Sunday, September 4th, the first full day I spend in New Orleans, ends up being one of the most harrowing and unforgettable of my life. In many parts of the city, a full seven days after the storm, chaos still reigns. Rescue operations are mostly being left in the hands of ordinary people. We get our first hint of that early in the morning. On our way into town, we come across a small group of shirtless civilians tinkering with a couple of beat-up motor-boats. They have the look of fishermen getting ready for a long day's work.

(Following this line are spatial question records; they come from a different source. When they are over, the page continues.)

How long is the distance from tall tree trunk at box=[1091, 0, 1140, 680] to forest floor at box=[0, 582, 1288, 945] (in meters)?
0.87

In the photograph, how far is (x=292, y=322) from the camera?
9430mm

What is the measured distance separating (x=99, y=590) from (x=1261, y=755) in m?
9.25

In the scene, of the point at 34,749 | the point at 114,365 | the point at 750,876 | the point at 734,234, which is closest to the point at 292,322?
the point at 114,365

There are no firm shorelines to the flood zones. You'll be driving down a street in a dry area and you'll look down a side street and see water glimmering in the distance. In some places the flood is just a three-inch puddle stretching ten blocks; in other places you can launch a Boston Whaler a few yards in from the water's edge. In this case, the men are launching their boats just a few blocks from the intersection at St. Charles and Napoleon, which is completely dry.

The boaters explain that they are ordinary city residents who have spent the last six consecutive days going out, pulling people out of their houses and bringing them to dry land. At first they are civil and friendly, but when we ask where the police and National Guard boats are, they suddenly take on the character of an angry, pitchfork-wielding mob.

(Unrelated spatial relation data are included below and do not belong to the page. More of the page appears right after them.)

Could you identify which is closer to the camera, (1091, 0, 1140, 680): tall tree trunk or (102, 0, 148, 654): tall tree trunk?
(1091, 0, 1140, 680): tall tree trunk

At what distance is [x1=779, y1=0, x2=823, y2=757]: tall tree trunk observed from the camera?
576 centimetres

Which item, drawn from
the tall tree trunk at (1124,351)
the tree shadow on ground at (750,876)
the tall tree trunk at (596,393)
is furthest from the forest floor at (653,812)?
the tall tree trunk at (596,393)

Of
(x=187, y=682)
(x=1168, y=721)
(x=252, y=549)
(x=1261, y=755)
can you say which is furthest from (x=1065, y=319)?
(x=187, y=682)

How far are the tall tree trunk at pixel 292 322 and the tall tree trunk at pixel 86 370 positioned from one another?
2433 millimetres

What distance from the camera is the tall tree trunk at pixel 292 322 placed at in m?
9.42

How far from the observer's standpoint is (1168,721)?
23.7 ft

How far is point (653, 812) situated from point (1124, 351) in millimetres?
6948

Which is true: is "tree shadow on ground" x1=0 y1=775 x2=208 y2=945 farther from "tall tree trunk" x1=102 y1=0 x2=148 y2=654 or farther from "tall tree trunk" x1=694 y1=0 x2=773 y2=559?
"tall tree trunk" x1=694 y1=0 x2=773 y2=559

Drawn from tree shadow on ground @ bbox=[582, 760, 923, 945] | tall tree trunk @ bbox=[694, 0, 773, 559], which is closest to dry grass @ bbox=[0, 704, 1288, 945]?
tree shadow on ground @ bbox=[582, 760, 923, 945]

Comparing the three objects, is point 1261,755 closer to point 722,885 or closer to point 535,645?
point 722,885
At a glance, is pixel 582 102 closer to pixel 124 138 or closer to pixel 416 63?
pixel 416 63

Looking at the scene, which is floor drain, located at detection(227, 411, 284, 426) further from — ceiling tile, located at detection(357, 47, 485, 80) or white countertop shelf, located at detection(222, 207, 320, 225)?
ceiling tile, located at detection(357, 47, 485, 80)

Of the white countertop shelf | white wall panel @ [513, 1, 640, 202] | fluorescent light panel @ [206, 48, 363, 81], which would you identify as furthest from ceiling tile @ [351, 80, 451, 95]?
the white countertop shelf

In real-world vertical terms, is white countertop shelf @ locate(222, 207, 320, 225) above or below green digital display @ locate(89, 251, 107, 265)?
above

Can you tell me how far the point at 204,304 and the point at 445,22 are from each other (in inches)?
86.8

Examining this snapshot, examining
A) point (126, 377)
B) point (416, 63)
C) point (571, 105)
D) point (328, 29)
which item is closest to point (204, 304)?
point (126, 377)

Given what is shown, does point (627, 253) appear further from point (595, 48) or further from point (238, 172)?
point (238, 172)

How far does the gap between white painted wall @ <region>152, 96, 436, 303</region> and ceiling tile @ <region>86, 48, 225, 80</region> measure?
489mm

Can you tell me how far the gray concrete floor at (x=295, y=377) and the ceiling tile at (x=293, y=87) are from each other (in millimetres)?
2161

"Ain't nobody helping these people except us," says Ryan Asmussen, a young man with a shaved head and a workingman's deep tan. "All these people are dying and nobody's helping us with them. We're out here all day long."

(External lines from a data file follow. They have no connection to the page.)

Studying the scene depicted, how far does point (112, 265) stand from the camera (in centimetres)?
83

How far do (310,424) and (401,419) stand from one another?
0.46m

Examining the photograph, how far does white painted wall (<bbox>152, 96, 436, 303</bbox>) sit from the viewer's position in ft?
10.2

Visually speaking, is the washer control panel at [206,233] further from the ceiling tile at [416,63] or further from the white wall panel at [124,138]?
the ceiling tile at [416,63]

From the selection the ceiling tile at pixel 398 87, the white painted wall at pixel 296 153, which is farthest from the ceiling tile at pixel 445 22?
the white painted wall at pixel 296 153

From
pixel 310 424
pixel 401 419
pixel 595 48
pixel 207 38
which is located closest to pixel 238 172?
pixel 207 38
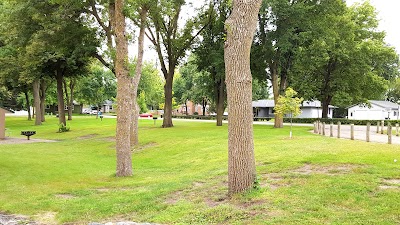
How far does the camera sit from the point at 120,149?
1313cm

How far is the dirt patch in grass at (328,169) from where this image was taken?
30.0ft

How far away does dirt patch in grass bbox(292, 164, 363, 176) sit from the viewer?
9141 millimetres

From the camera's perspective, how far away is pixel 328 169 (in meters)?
9.53

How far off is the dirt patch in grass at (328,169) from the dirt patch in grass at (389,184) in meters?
1.16

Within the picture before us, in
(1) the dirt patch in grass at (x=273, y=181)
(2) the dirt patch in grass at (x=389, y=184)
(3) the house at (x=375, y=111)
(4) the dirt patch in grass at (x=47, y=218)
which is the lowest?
(4) the dirt patch in grass at (x=47, y=218)

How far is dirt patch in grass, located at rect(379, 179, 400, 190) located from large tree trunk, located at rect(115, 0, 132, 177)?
329 inches

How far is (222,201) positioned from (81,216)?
300cm

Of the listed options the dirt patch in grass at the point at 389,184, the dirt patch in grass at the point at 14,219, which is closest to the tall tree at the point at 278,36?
the dirt patch in grass at the point at 389,184

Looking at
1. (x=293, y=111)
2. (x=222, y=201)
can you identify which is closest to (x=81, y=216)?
(x=222, y=201)

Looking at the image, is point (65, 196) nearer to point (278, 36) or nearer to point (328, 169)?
point (328, 169)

"They fly overhead," adds Tim Thomas, a slightly older man with a mustache. "But they're not out there on the boats. What they do is fly overhead in the helicopters, and when they see someone trapped, they hover. And then we've got to go fish 'em out."

"What about FEMA?" I ask.

The men erupt in snorts and derisive laughs. "If FEMA was here, people like us wouldn't be in a goddemn boat," Asmussen snaps. "They left it to us."

It's a clusterfuck," says Thomas, shaking his head. "A total clusterfuck."

A phenomenon I notice throughout my stay in New Orleans is that a sort of unfriendly competition has broken out between civilians and the military when it comes to how many people they've rescued. People like Asmussen become furious when the radio reports some FEMA crew boasting about rescuing five or even ten people. The civilians measure their rescues in the dozens. Almost everyone you meet rescued sixty people yesterday and seventy the day before that, and the numbers get bigger each time you ask about them.

On the other hand, the military guys are pompously dismissive of any efforts made by civilians. I get the impression, in fact, that the military guys look at flood victims as prizes and seek to keep civilians off their turf so they can have more to them-selves. "It's like they're after trophies, or heads to put on their walls," says one civilian, who was turned away from a particular neighborhood by the Coast Guard.

But there is no question that the civilians have done the bulk of the boat-rescue work in the crucial first week after the storm. A kind of society of volunteer rescuers has formed organically in places like this section of Napoleon Avenue; they are all over the city, and all have similar stories of being forced into action by the sheer incompetence of the authorities.